>>>

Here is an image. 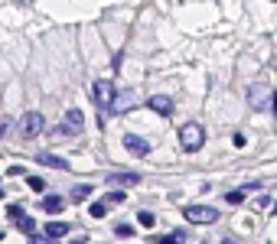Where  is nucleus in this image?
Listing matches in <instances>:
<instances>
[{"label": "nucleus", "instance_id": "nucleus-5", "mask_svg": "<svg viewBox=\"0 0 277 244\" xmlns=\"http://www.w3.org/2000/svg\"><path fill=\"white\" fill-rule=\"evenodd\" d=\"M82 124H85V117H82V111L79 108H68L65 114H62V134H79L82 130Z\"/></svg>", "mask_w": 277, "mask_h": 244}, {"label": "nucleus", "instance_id": "nucleus-12", "mask_svg": "<svg viewBox=\"0 0 277 244\" xmlns=\"http://www.w3.org/2000/svg\"><path fill=\"white\" fill-rule=\"evenodd\" d=\"M68 228H72L68 221H49V225H46V241L49 238H65Z\"/></svg>", "mask_w": 277, "mask_h": 244}, {"label": "nucleus", "instance_id": "nucleus-26", "mask_svg": "<svg viewBox=\"0 0 277 244\" xmlns=\"http://www.w3.org/2000/svg\"><path fill=\"white\" fill-rule=\"evenodd\" d=\"M271 208H274V215H277V202H274V205H271Z\"/></svg>", "mask_w": 277, "mask_h": 244}, {"label": "nucleus", "instance_id": "nucleus-15", "mask_svg": "<svg viewBox=\"0 0 277 244\" xmlns=\"http://www.w3.org/2000/svg\"><path fill=\"white\" fill-rule=\"evenodd\" d=\"M95 189H92V186H75V189H72V202H75V205H79V202H85L88 199V195H92Z\"/></svg>", "mask_w": 277, "mask_h": 244}, {"label": "nucleus", "instance_id": "nucleus-1", "mask_svg": "<svg viewBox=\"0 0 277 244\" xmlns=\"http://www.w3.org/2000/svg\"><path fill=\"white\" fill-rule=\"evenodd\" d=\"M176 140H179V146H183L186 153H199V150H202V143H205L202 124H196V121L183 124V127H179V134H176Z\"/></svg>", "mask_w": 277, "mask_h": 244}, {"label": "nucleus", "instance_id": "nucleus-4", "mask_svg": "<svg viewBox=\"0 0 277 244\" xmlns=\"http://www.w3.org/2000/svg\"><path fill=\"white\" fill-rule=\"evenodd\" d=\"M43 127H46V117L39 114V111H26V114H23V121H20V134H23L26 140L39 137V134H43Z\"/></svg>", "mask_w": 277, "mask_h": 244}, {"label": "nucleus", "instance_id": "nucleus-11", "mask_svg": "<svg viewBox=\"0 0 277 244\" xmlns=\"http://www.w3.org/2000/svg\"><path fill=\"white\" fill-rule=\"evenodd\" d=\"M39 205H43V212H46V215H59L62 208H65V199H59V195H46Z\"/></svg>", "mask_w": 277, "mask_h": 244}, {"label": "nucleus", "instance_id": "nucleus-16", "mask_svg": "<svg viewBox=\"0 0 277 244\" xmlns=\"http://www.w3.org/2000/svg\"><path fill=\"white\" fill-rule=\"evenodd\" d=\"M183 238H186L183 231H173V234H163V238H157L154 244H183Z\"/></svg>", "mask_w": 277, "mask_h": 244}, {"label": "nucleus", "instance_id": "nucleus-3", "mask_svg": "<svg viewBox=\"0 0 277 244\" xmlns=\"http://www.w3.org/2000/svg\"><path fill=\"white\" fill-rule=\"evenodd\" d=\"M183 218H189L192 225H216L219 221V208H212V205H186Z\"/></svg>", "mask_w": 277, "mask_h": 244}, {"label": "nucleus", "instance_id": "nucleus-18", "mask_svg": "<svg viewBox=\"0 0 277 244\" xmlns=\"http://www.w3.org/2000/svg\"><path fill=\"white\" fill-rule=\"evenodd\" d=\"M13 225H17V228H20V231H26V234H30V231H33V218H30V215H26V212H23V215H20V218H17V221H13Z\"/></svg>", "mask_w": 277, "mask_h": 244}, {"label": "nucleus", "instance_id": "nucleus-28", "mask_svg": "<svg viewBox=\"0 0 277 244\" xmlns=\"http://www.w3.org/2000/svg\"><path fill=\"white\" fill-rule=\"evenodd\" d=\"M0 241H4V231H0Z\"/></svg>", "mask_w": 277, "mask_h": 244}, {"label": "nucleus", "instance_id": "nucleus-13", "mask_svg": "<svg viewBox=\"0 0 277 244\" xmlns=\"http://www.w3.org/2000/svg\"><path fill=\"white\" fill-rule=\"evenodd\" d=\"M39 163L43 166H52V170H68V159H62V156H55V153H39Z\"/></svg>", "mask_w": 277, "mask_h": 244}, {"label": "nucleus", "instance_id": "nucleus-27", "mask_svg": "<svg viewBox=\"0 0 277 244\" xmlns=\"http://www.w3.org/2000/svg\"><path fill=\"white\" fill-rule=\"evenodd\" d=\"M30 244H43V241H30Z\"/></svg>", "mask_w": 277, "mask_h": 244}, {"label": "nucleus", "instance_id": "nucleus-22", "mask_svg": "<svg viewBox=\"0 0 277 244\" xmlns=\"http://www.w3.org/2000/svg\"><path fill=\"white\" fill-rule=\"evenodd\" d=\"M7 215H10V218H13V221H17V218H20V215H23V208H20V205H10V208H7Z\"/></svg>", "mask_w": 277, "mask_h": 244}, {"label": "nucleus", "instance_id": "nucleus-10", "mask_svg": "<svg viewBox=\"0 0 277 244\" xmlns=\"http://www.w3.org/2000/svg\"><path fill=\"white\" fill-rule=\"evenodd\" d=\"M248 192H261V183H248V186H241V189L228 192V195H225V202H228V205H241Z\"/></svg>", "mask_w": 277, "mask_h": 244}, {"label": "nucleus", "instance_id": "nucleus-6", "mask_svg": "<svg viewBox=\"0 0 277 244\" xmlns=\"http://www.w3.org/2000/svg\"><path fill=\"white\" fill-rule=\"evenodd\" d=\"M248 104H251V108H267V104H271V88L267 85H251L248 88Z\"/></svg>", "mask_w": 277, "mask_h": 244}, {"label": "nucleus", "instance_id": "nucleus-8", "mask_svg": "<svg viewBox=\"0 0 277 244\" xmlns=\"http://www.w3.org/2000/svg\"><path fill=\"white\" fill-rule=\"evenodd\" d=\"M124 146H127V153H134V156H147L150 153V143L144 140V137H137V134H124Z\"/></svg>", "mask_w": 277, "mask_h": 244}, {"label": "nucleus", "instance_id": "nucleus-23", "mask_svg": "<svg viewBox=\"0 0 277 244\" xmlns=\"http://www.w3.org/2000/svg\"><path fill=\"white\" fill-rule=\"evenodd\" d=\"M4 130H7V121H0V137H4Z\"/></svg>", "mask_w": 277, "mask_h": 244}, {"label": "nucleus", "instance_id": "nucleus-9", "mask_svg": "<svg viewBox=\"0 0 277 244\" xmlns=\"http://www.w3.org/2000/svg\"><path fill=\"white\" fill-rule=\"evenodd\" d=\"M147 108L150 111H157V114H173V98H166V95H150V101H147Z\"/></svg>", "mask_w": 277, "mask_h": 244}, {"label": "nucleus", "instance_id": "nucleus-20", "mask_svg": "<svg viewBox=\"0 0 277 244\" xmlns=\"http://www.w3.org/2000/svg\"><path fill=\"white\" fill-rule=\"evenodd\" d=\"M26 183H30V189H36V192H43V189H46V183H43V179H39V176H30V179H26Z\"/></svg>", "mask_w": 277, "mask_h": 244}, {"label": "nucleus", "instance_id": "nucleus-2", "mask_svg": "<svg viewBox=\"0 0 277 244\" xmlns=\"http://www.w3.org/2000/svg\"><path fill=\"white\" fill-rule=\"evenodd\" d=\"M114 95H117V88L111 85L108 78H98L92 85V101L98 104V111H111V104H114Z\"/></svg>", "mask_w": 277, "mask_h": 244}, {"label": "nucleus", "instance_id": "nucleus-19", "mask_svg": "<svg viewBox=\"0 0 277 244\" xmlns=\"http://www.w3.org/2000/svg\"><path fill=\"white\" fill-rule=\"evenodd\" d=\"M114 234H121V238H130V234H134V225H114Z\"/></svg>", "mask_w": 277, "mask_h": 244}, {"label": "nucleus", "instance_id": "nucleus-14", "mask_svg": "<svg viewBox=\"0 0 277 244\" xmlns=\"http://www.w3.org/2000/svg\"><path fill=\"white\" fill-rule=\"evenodd\" d=\"M88 215H92V218H105V215H108V202L105 199L92 202V205H88Z\"/></svg>", "mask_w": 277, "mask_h": 244}, {"label": "nucleus", "instance_id": "nucleus-24", "mask_svg": "<svg viewBox=\"0 0 277 244\" xmlns=\"http://www.w3.org/2000/svg\"><path fill=\"white\" fill-rule=\"evenodd\" d=\"M222 244H238V241H232V238H225V241H222Z\"/></svg>", "mask_w": 277, "mask_h": 244}, {"label": "nucleus", "instance_id": "nucleus-21", "mask_svg": "<svg viewBox=\"0 0 277 244\" xmlns=\"http://www.w3.org/2000/svg\"><path fill=\"white\" fill-rule=\"evenodd\" d=\"M124 199H127V195H124V192H108V205H117V202H124Z\"/></svg>", "mask_w": 277, "mask_h": 244}, {"label": "nucleus", "instance_id": "nucleus-17", "mask_svg": "<svg viewBox=\"0 0 277 244\" xmlns=\"http://www.w3.org/2000/svg\"><path fill=\"white\" fill-rule=\"evenodd\" d=\"M137 221H141V228H154V225H157V215H154V212H147V208H144V212L137 215Z\"/></svg>", "mask_w": 277, "mask_h": 244}, {"label": "nucleus", "instance_id": "nucleus-25", "mask_svg": "<svg viewBox=\"0 0 277 244\" xmlns=\"http://www.w3.org/2000/svg\"><path fill=\"white\" fill-rule=\"evenodd\" d=\"M0 199H4V183H0Z\"/></svg>", "mask_w": 277, "mask_h": 244}, {"label": "nucleus", "instance_id": "nucleus-7", "mask_svg": "<svg viewBox=\"0 0 277 244\" xmlns=\"http://www.w3.org/2000/svg\"><path fill=\"white\" fill-rule=\"evenodd\" d=\"M137 183H141V173H108V186H114V189H127Z\"/></svg>", "mask_w": 277, "mask_h": 244}]
</instances>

<<<

__GOAL__
Please locate each line of the material above that contains the string "instances" and copy those lines.

__EXPECTED ANSWER__
Listing matches in <instances>:
<instances>
</instances>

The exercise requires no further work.